# Can anyone kindly help me??! 💐



## Lushx (Aug 21, 2019)

Hi.. Ive Only just joined.. 
For over a year I've been desperately searching for even a small sample of the bodyshop vanilla perfume oil.

It was my mums favourite..
Sadly she wanted it so much when she was ill and I couldn't find it.
I did end up buying a bottle but it was the wrong version   she used to wear it all the time. The scent reminds me of her..

I was wondering if anyone out there is kind enough to give me a small sample.? 
I'm located in the uk but I can pay postage and your efforts.

My email address is [email protected]

It really would mean so much.. There must be someone out there that has a bottle hidden out of sight..

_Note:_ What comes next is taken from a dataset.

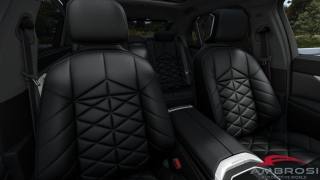 BMW 740 usata 9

Thank you so much for taking the time to read my post.. Many thanks Rachel  x


----------



## Bently101 (Sep 12, 2019)

I'm sorry I dont know of it but I wanted to just reply to you and say I'm sorry to hear about your mother.
I use to buy a perfume that got discontinued by the supplier that reminded me of my grandmother and our Christmas meals she use to wear it. 
I ended up needing to buy it online and get it shipped but it was a very huge comfort for me


----------



## Lushx (Oct 18, 2019)

Thank you for your kind words.. But sadly this perfume oil had been discontinued 25 years ago  xx


----------



## Monsy (Oct 19, 2019)

have you tried on fragrantica?


----------